(Stored dataset items)
☆ ☆ ☆ ☆

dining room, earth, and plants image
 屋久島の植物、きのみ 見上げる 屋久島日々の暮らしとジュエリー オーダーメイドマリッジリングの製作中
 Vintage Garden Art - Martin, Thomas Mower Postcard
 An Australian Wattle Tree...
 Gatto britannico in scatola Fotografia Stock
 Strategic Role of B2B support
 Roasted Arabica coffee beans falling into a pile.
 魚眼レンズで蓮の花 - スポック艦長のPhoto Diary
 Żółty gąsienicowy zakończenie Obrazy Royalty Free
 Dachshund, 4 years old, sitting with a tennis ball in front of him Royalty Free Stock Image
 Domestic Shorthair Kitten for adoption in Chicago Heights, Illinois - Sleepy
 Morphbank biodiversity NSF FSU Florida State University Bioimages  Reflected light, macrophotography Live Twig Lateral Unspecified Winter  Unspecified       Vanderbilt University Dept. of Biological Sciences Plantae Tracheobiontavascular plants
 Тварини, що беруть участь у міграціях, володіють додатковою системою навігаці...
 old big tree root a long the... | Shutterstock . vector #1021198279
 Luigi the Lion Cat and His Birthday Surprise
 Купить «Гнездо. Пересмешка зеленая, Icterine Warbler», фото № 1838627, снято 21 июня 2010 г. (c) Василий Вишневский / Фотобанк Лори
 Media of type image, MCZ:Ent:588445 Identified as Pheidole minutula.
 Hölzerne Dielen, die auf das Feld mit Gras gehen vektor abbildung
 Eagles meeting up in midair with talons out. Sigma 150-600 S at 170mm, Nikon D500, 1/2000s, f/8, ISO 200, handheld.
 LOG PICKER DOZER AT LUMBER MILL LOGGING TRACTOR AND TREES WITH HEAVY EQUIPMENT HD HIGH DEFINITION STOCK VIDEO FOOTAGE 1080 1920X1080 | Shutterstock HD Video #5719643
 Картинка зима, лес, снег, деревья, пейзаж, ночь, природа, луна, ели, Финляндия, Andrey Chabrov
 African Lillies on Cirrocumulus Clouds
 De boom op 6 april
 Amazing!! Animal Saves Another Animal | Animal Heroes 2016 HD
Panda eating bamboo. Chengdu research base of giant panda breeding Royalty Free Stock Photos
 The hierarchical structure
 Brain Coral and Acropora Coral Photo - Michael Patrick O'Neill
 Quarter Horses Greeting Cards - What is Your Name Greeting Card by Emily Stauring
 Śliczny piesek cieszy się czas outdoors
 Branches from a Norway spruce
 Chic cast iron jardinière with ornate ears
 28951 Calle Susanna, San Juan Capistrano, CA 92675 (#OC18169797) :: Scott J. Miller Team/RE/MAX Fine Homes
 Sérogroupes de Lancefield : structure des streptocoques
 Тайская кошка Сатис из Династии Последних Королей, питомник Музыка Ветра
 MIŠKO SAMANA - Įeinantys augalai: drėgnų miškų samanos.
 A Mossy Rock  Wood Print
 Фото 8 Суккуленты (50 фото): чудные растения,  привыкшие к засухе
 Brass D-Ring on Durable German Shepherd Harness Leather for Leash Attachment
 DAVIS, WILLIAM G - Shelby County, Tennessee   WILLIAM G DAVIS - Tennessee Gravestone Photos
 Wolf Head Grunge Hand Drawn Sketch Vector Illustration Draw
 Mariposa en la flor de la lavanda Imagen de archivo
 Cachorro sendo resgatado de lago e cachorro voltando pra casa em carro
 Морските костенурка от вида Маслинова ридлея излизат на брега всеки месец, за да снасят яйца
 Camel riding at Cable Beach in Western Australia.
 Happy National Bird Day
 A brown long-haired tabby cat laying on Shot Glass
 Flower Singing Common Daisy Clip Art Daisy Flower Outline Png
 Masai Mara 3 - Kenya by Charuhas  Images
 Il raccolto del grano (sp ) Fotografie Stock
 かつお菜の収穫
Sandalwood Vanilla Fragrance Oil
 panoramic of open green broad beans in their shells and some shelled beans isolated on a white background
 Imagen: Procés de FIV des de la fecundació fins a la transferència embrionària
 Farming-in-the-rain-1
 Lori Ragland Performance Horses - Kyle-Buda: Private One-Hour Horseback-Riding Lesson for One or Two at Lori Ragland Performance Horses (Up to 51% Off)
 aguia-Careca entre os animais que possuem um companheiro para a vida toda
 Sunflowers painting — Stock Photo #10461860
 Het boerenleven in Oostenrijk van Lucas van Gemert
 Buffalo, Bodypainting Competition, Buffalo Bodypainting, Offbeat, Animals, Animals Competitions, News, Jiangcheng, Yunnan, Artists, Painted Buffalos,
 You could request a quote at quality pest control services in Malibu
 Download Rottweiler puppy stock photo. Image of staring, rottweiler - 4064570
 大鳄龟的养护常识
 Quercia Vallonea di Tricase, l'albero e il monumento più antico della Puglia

☆ ☆ ☆ ☆

Exercise prompt:
Return the lines above, starting at the one that contains "Sunflowers painting — Stock Photo #10461860" and running through the last, exactly as they appear, with no extra lines.

Solution for this task:
 Sunflowers painting — Stock Photo #10461860
 Het boerenleven in Oostenrijk van Lucas van Gemert
 Buffalo, Bodypainting Competition, Buffalo Bodypainting, Offbeat, Animals, Animals Competitions, News, Jiangcheng, Yunnan, Artists, Painted Buffalos,
 You could request a quote at quality pest control services in Malibu
 Download Rottweiler puppy stock photo. Image of staring, rottweiler - 4064570
 大鳄龟的养护常识
 Quercia Vallonea di Tricase, l'albero e il monumento più antico della Puglia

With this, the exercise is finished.